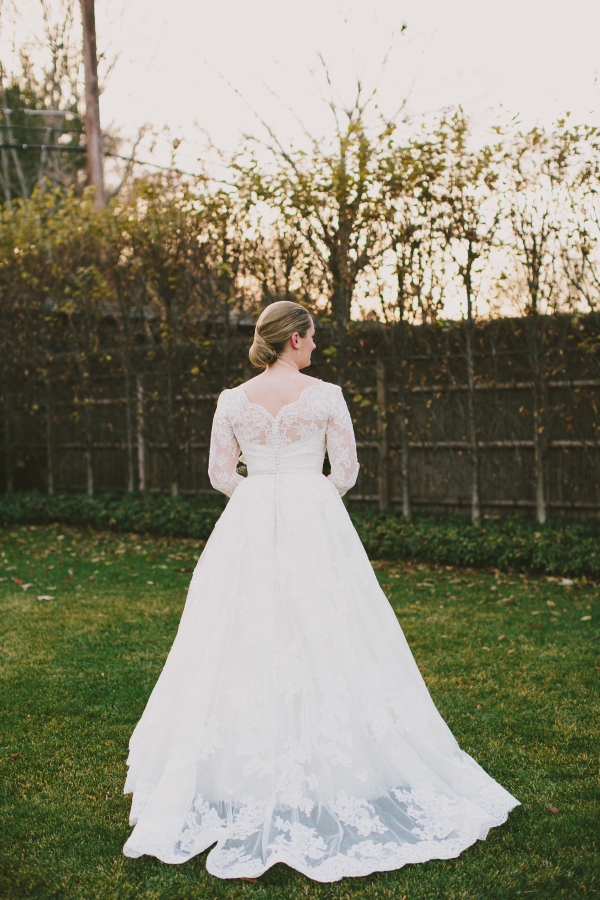 Lace wedding dress with an illusion back with buttons and an elegant low bun is what the bride has chosen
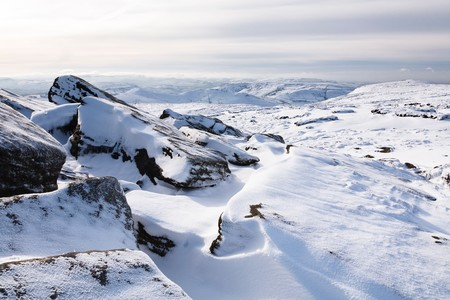 Snow covered tor landscape in winter, Kinder Scout, Derbyshire, England, UK Stock Photo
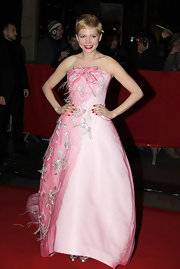 Michelle Williams was pretty in pink with this strapless dress with floral and bow embellishments.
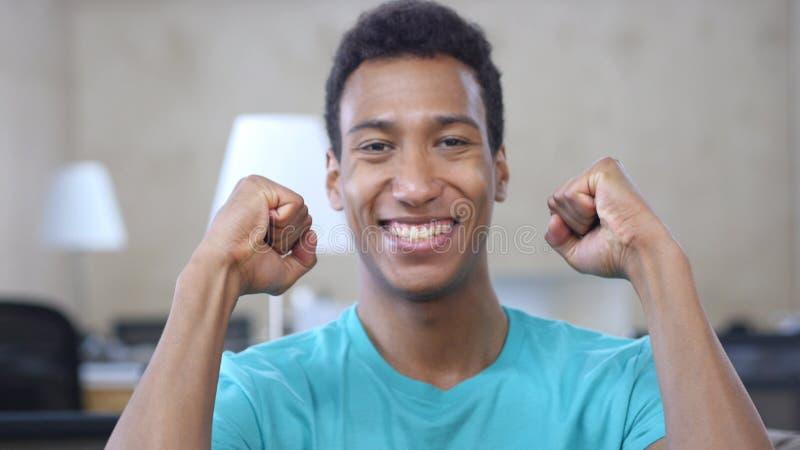 Célébration de succès par l'homme afro-américain chanceux dans le bureau, portrait images stock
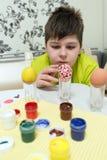 El muchacho pinta los huevos de Pascua con un cepillo Fotografía de archivo libre de regalías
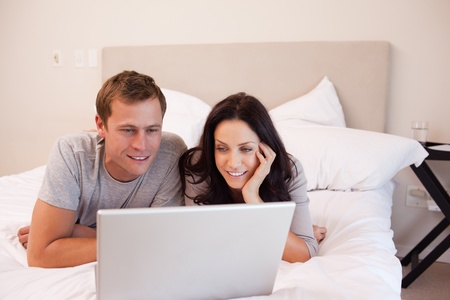 Young couple using laptop on the bed together photo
※ ※ ※
PROMPT » Every line from the one that holds "Michelle Williams was" to the last line of the records above goes into the answer, exactly as written; nothing else does, and no picture does either.

RESPONSE BOX »
 Michelle Williams was pretty in pink with this strapless dress with floral and bow embellishments.
 Célébration de succès par l'homme afro-américain chanceux dans le bureau, portrait images stock
 El muchacho pinta los huevos de Pascua con un cepillo Fotografía de archivo libre de regalías
 Young couple using laptop on the bed together photo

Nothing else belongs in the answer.